1. Field of the Invention
Embodiments of the present invention relate generally to optical spectroscopy. More particularly, embodiments of the present invention relate to depth-resolved measurements of fluorescence and reflectance properties of a specimen.
2. Description of Related Art
Optical spectroscopy is emerging as an effective diagnostic technique for noninvasive detection of cancers and prefacers that originate in the epithelial lining of organs such as the uterine cervix, the oral cavity, the urinary bladder, and the esophagus. The progression of precancer in these tissues produces morphologic and biochemical changes in the epithelium and supporting stroma. These changes include alterations in epithelial cell morphology and metabolic activity, changes in stromal protein morphology and cross-linking, and increasing stromal angiogenesis. As a result, the concentration and distribution of endogenous fluorophores such as reduced nicotinamideadenine dinucleotide, flavin adenine dinucleotide, keratin, tryptophan, and collagen cross-links, and absorbers such as hemoglobin, are altered with the progression of precancer. Thus, knowledge of the depth-dependent distribution of chromophores may have important diagnostic significance.
Endogenous chromophores can be detected noninvasively in vivo by use of fiber-optic fluorescence and reflectance spectroscopy. Many fiber-optic probe designs collect the integrated signal from both the epithelium (which is typically of the order of 300 μm thick) and the underlying stroma. In these systems, sophisticated analysis strategies are required for deconvolution of spectroscopic data to yield quantitative concentrations of chromophores, and little information about depth-related changes is obtained. Fiber-optic probes that can localize spectroscopic information by depth to distinguish epithelial and stromal optical signatures should improve the ability of spectroscopy to evaluate noninvasively the progression of precancerous changes.

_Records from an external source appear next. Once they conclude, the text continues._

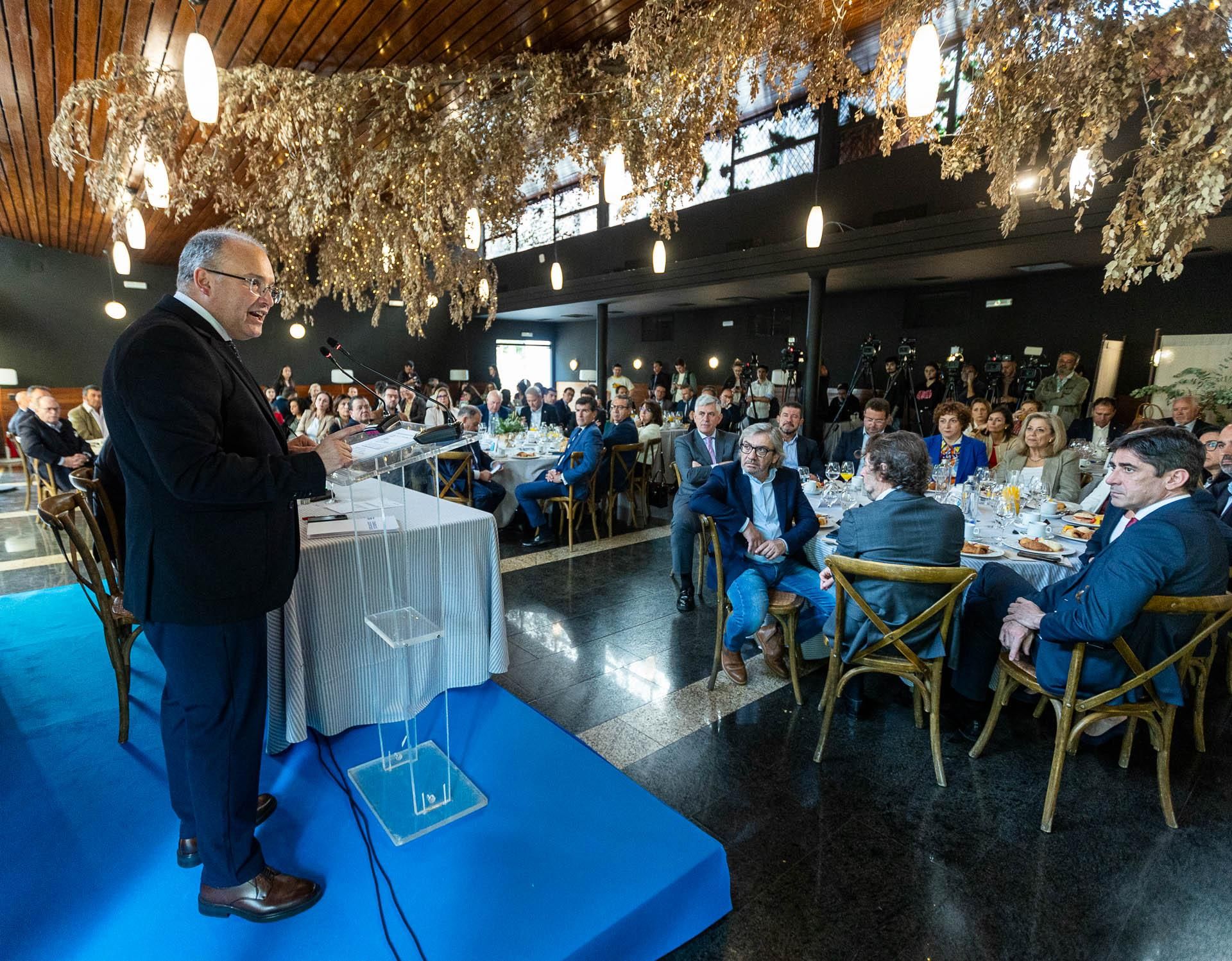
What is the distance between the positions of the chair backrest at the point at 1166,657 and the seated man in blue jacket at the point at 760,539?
976 millimetres

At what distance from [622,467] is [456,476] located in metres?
1.49

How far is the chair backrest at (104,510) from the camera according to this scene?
2.11 meters

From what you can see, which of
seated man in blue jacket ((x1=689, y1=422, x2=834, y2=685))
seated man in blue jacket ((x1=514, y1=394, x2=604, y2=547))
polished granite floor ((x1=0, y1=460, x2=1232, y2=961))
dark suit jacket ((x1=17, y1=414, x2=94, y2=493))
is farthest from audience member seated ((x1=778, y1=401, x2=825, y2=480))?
dark suit jacket ((x1=17, y1=414, x2=94, y2=493))

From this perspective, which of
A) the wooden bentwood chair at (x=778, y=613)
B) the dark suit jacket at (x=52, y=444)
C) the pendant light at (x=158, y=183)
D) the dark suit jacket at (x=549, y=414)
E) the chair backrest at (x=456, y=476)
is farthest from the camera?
the dark suit jacket at (x=549, y=414)

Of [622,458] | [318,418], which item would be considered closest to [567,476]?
[622,458]

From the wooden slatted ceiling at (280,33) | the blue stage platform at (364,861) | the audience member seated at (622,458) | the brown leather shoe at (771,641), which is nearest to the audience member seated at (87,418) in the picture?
the wooden slatted ceiling at (280,33)

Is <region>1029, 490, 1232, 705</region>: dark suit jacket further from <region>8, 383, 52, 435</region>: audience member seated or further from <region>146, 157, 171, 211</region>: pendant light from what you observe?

A variety of probe designs for obtaining localized or depth-resolved spectroscopic data have been reported. Single-fiber probe configurations, in which the same fiber is used for illumination and collection, are sensitive to light scattering from superficial tissue regions. However, the use of single-fiber probes for optical measurements is limited by lower signal-to-noise ratios that are due to autofluorescence generated by impurities in the fiber core and by specular reflection from fiber surfaces. With multiple-fiber probes, many configurations are possible. Straight-fiber geometries with different source detector separations permit some depth discrimination; however, in epithelial tissue the signal from the stroma tends to dominate, even at minimum source-detector separation. Angled illumination and collection fibers can be used to target specific depth regions. Targeting the epithelial layer, however, requires steep angles that may increase the diameter of the probe so as to be impractical for clinical probe designs.
It is therefore desirable to obtain depth-resolved spectroscopic data without the associated limitations noted in previous designs. Referenced shortcomings of conventional methodologies and apparatus mentioned above are not intended to be exhaustive, but rather are among several that tend to impair the effectiveness of previously known techniques concerning optical spectroscopy. Other noteworthy problems may also exist; however, those mentioned here are sufficient to demonstrate that methodology and apparatus appearing in the art have not been altogether satisfactory and that a significant need exists for the techniques and apparatus described and claimed here.